Desde Ginebra, la vicepresidenta de la central sindical, Carolina Spilman, confirmó al Portal del PIT-CNT que oficialmente ya fue confirmada la sala solicitada por el movimiento sindical uruguayo para conmemorar los 60 años de la unidad sindical de la CNT en el marco de la instancia de la OIT.
"Para nosotros tiene un valor enorme la posibilidad de conmemorar aquí también los 60 años de unidad de la CNT. No es una efeméride más. Estamos hablando de una experiencia de unidad del movimiento sindical uruguayo que ha sido una referencia a nivel internacional y que ha demostrado durante décadas que cuando la clase trabajadora está unida, tiene más fuerza para defender derechos y también para proponer salidas".
En este sentido, Spilman dijo que la celebración "tiene algo muy especial, porque nos acompañarán delegaciones sindicales de distintas partes del mundo. Y eso para nosotros tiene muchísimo valor. Habla de los lazos de solidaridad construidos durante años y también de algo muy claro: los problemas de los trabajadores y trabajadoras hoy son cada vez más globales y las respuestas también tienen que construirse colectivamente".
Hablar fuerte y claro
Spilman dijo que la 114a Reunión de la Conferencia Internacional del Trabajo es una oportunidad para discutir e intercambiar reflexiones con representantes sindicales de todo el mundo sobre el momento político internacional que vive la humanidad.

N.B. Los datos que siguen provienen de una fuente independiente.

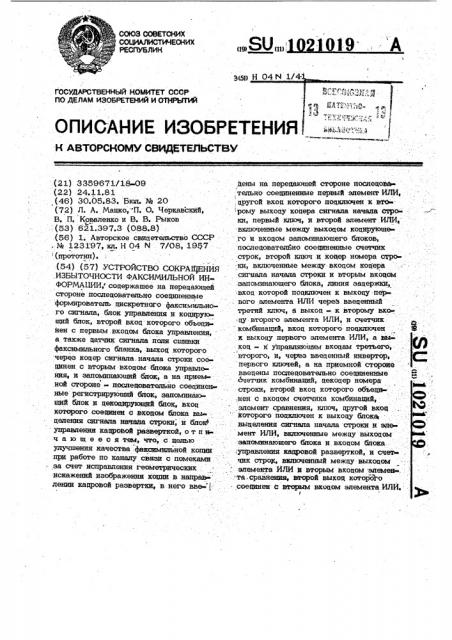 Устройство сокращения избыточности факсимильной информации (патент 1021019)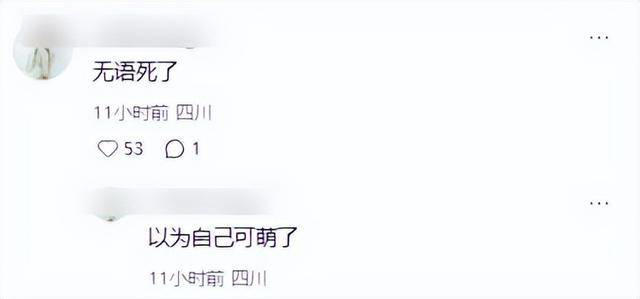浪姐7最尴尬的姐姐，假唱、说话装嗲，网友：赶紧淘汰以后别来了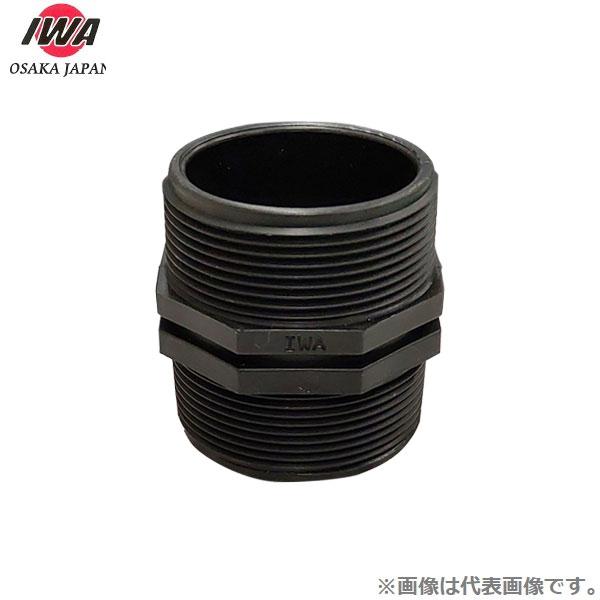 岩崎製作所 PP製六角ニップル 50A×50A 樹脂製 ニップル 配管継手 2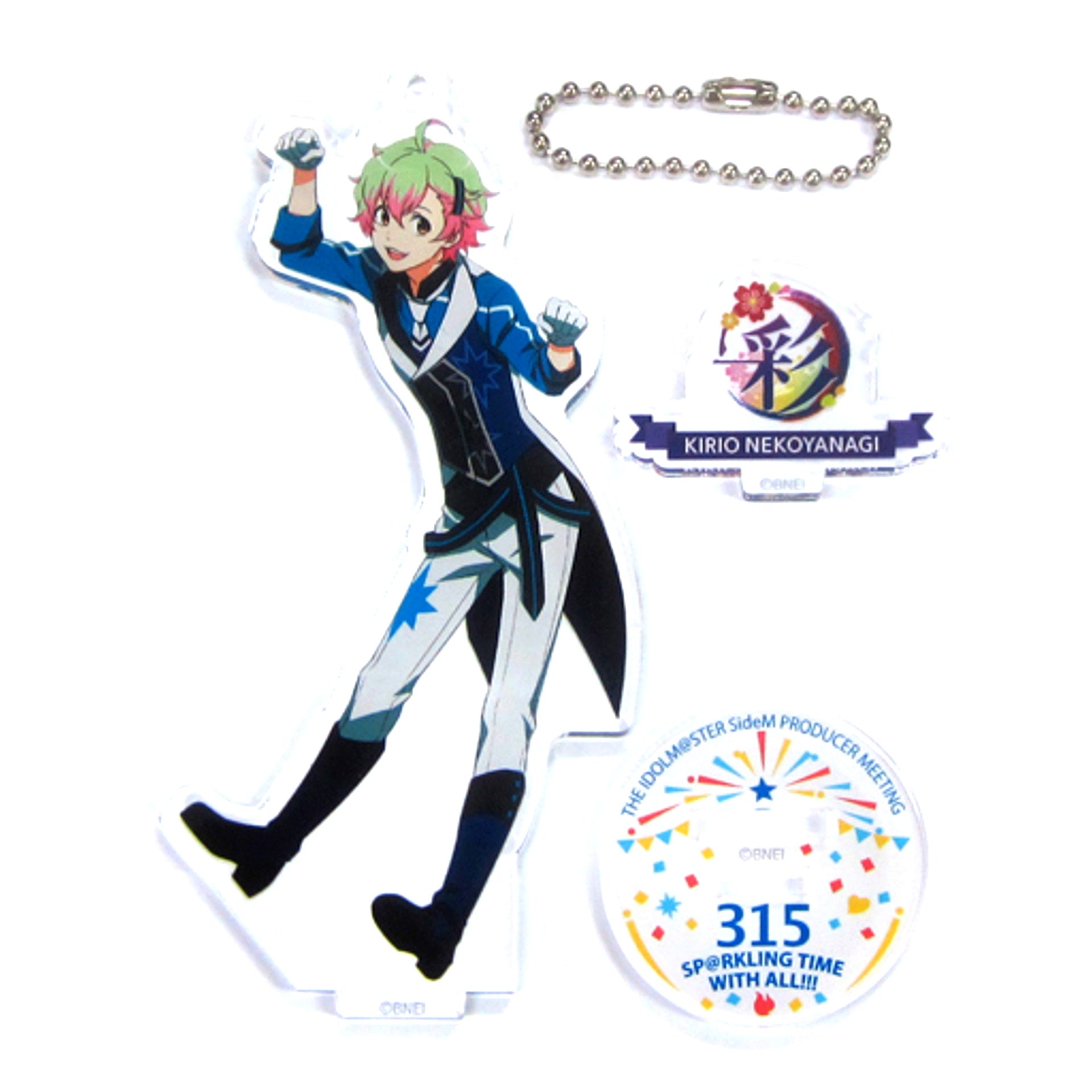 Kirio Nekoyanagi THE IDOLMASTER SideM Official Acrylic Stand Keychain PRODUCER MEETING 315 SP@RKLING TIME WITH ALL!!! [USED]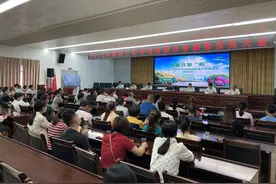 茂名信宜钱排镇表彰一批“带货网红”“电商达人”图片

"Por ejemplo, hoy vimos una situación muy preocupante y fue cuando Israel, junto a Estados Unidos y Argentina, intentaron -en el primer plenario- bloquear la participación de Palestina como Estado Observador en esta Conferencia, algo que había sido resuelto por amplia mayoría el año pasado. Se hicieron esfuerzos para construir consensos y sostener esa decisión, pero finalmente Israel exigió votación. Y esto no es un detalle administrativo ni protocolar. También acá se expresa una disputa política global, donde muchas veces las grandes potencias intentan condicionar los espacios multilaterales y decidir quién tiene voz y quién no la tiene. Desde una mirada internacionalista y antiimperialista no podemos ser indiferentes cuando se intenta silenciar a un pueblo que vive y padece la ocupación de sus tierras, el genocidio e intento de exterminio y por supuesto, la vulneración permanente de los más elementales derechos humanos. No puede haber doble varas cuando hablamos de democracia, derechos humanos o paz", remarcó.
Género
Según explicó Spilman al Portal del PIT-CNT, paralelamente "hay otra discusión que nos preocupa mucho, vinculada a los derechos laborales internacionales y particularmente a los temas de equidad de género. Hay sectores, especialmente empujados por la posición que viene planteando Estados Unidos en el marco de la Administración Trump, que están intentando sacar o relativizar la palabra género de documentos internacionales y de discusiones dentro de la OIT. Y este no es un tema de palabras nomás. Cuando dejamos de nombrar algo, muchas veces también dejamos de verlo. Porque cuando se pretende borrar la palabra género, lo que muchas veces se intenta invisibilizar son desigualdades concretas: la brecha salarial, la violencia y el acoso en el trabajo, la sobrecarga de cuidados, las barreras que siguen teniendo muchas mujeres y diversidades en el mundo laboral. La discusión se está dando ahora mismo acá en Ginebra. Por ahora no tienen mayoría para imponer esos cambios, pero claramente hay intentos de forzar votaciones y empujar retrocesos sobre derechos que han costado décadas de conquista. Y esto deja una enseñanza muy clara: ningún derecho está garantizado para siempre. También en los ámbitos internacionales hay disputas. Por eso estar acá importa. Porque defender derechos también es dar estas peleas, fortalecer la solidaridad internacional y reafirmar que cuando retrocede un derecho en cualquier parte del mundo, tarde o temprano eso termina impactando sobre trabajadores y trabajadoras de todo el planeta", sentenció.